4.2 Closing. A closing into Escrow (the "Closing") will take
place at the offices of Chamberlain, Hrdlicka, White, Xxxxxxxx & Xxxxxx in
Houston, Texas at the time and on the day that BrightStar and its underwriters
agree on the IPO Price for shares of BrightStar Common Stock offered in
BrightStar's IPO (the "Pricing Date") as set forth in an executed underwriting
agreement, but in no event later than December 31, 1998 (the "Closing Date");
provided that each of the conditions precedent to the obligations of the
parties to effect the Closing pursuant to Article 8 of this Agreement are then
satisfied or waived by the applicable party.
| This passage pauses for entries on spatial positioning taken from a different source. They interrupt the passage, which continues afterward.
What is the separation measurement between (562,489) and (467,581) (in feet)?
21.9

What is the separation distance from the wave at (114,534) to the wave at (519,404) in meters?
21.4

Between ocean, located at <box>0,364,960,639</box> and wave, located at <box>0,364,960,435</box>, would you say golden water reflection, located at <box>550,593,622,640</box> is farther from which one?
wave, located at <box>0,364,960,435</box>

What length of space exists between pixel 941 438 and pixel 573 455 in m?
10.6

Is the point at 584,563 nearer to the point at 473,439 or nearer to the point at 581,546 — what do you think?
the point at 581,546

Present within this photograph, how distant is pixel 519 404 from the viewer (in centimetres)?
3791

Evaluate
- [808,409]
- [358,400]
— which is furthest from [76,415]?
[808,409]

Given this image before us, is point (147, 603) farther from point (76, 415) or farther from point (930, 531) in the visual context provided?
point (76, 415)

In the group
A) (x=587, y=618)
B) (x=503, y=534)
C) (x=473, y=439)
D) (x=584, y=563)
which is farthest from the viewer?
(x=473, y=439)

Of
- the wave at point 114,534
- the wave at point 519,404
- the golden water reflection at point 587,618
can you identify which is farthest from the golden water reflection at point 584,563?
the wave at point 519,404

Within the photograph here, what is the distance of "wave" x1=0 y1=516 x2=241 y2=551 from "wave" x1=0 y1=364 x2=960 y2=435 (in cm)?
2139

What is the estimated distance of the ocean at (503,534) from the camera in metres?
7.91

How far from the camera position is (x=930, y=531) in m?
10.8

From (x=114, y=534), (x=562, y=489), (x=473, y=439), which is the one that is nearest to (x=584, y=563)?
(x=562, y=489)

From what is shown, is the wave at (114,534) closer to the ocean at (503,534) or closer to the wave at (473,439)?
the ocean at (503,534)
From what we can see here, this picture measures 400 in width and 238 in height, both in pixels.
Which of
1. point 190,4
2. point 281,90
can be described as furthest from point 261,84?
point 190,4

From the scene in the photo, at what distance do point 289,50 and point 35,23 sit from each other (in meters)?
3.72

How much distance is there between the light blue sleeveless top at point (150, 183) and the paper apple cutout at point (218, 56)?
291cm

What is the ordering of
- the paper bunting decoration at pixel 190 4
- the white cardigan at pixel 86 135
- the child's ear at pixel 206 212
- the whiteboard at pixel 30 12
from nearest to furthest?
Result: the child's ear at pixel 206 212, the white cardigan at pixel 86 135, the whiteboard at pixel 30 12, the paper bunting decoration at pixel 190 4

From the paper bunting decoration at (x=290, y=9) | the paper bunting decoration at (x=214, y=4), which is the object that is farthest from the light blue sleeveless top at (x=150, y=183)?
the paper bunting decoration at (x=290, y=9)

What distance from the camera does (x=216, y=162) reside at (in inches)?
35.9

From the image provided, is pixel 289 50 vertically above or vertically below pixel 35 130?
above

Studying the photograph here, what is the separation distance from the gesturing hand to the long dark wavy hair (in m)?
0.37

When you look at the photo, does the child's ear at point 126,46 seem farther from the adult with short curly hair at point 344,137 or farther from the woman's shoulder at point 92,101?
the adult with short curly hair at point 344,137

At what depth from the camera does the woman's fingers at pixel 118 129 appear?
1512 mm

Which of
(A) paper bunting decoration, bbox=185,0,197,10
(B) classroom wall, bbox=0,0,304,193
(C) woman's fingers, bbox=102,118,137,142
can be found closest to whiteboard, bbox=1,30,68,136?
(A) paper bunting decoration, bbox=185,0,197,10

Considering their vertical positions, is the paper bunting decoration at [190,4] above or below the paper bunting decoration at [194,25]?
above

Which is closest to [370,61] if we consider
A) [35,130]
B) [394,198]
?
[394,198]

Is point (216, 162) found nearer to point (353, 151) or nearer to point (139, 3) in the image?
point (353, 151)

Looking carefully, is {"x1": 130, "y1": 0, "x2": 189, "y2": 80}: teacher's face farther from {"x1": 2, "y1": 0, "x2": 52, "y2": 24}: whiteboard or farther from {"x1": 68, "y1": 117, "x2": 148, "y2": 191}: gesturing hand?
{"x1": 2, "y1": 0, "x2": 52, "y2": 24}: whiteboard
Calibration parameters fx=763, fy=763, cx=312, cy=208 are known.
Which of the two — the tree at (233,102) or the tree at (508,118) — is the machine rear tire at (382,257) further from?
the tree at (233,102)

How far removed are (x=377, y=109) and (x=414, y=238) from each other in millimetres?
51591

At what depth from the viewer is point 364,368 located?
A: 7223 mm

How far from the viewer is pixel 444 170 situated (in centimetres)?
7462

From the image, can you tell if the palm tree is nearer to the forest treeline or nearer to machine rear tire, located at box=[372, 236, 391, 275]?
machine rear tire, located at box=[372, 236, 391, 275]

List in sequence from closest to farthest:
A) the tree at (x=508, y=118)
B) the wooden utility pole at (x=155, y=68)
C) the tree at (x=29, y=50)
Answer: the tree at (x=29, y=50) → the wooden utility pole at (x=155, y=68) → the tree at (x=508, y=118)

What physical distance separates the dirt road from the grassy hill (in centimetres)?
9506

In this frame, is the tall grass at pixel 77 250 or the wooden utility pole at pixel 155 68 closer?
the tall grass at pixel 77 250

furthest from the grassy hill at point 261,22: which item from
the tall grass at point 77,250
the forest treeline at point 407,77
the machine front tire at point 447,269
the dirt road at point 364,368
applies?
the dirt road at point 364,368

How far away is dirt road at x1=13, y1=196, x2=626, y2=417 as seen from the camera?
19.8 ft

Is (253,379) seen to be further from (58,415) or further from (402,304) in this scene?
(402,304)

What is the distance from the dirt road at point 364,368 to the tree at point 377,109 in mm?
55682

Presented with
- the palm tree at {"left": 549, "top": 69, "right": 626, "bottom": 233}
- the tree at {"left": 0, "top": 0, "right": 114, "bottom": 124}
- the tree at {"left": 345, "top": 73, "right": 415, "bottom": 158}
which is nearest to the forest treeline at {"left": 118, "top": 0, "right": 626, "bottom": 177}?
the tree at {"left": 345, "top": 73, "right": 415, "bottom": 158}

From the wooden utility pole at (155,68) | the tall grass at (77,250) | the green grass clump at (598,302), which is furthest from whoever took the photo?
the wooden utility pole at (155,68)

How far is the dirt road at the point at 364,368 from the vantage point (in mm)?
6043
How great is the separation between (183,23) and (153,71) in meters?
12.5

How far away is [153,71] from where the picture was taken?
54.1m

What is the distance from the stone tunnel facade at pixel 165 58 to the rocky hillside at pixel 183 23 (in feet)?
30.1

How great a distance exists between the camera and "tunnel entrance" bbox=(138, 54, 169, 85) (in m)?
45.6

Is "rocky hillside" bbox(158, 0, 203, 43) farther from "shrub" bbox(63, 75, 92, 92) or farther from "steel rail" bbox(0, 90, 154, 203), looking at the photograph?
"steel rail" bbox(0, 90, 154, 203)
At the Closing, the parties will
deliver or cause to be delivered into escrow with the escrow agent ("Escrow
Agent") under the Escrow Agreement set forth in Exhibit 4.2 hereto, the
documents described in Sections 4.2.1 and 4.2.2 below. On the IPO Closing
Date, such documents shall be delivered out of escrow to the parties designated
to receive such documents under this Agreement in accordance with the Escrow
Agreement and Article 8 of this Agreement.
4.2.1 Closing of the Exchange. On the Closing Date, (i)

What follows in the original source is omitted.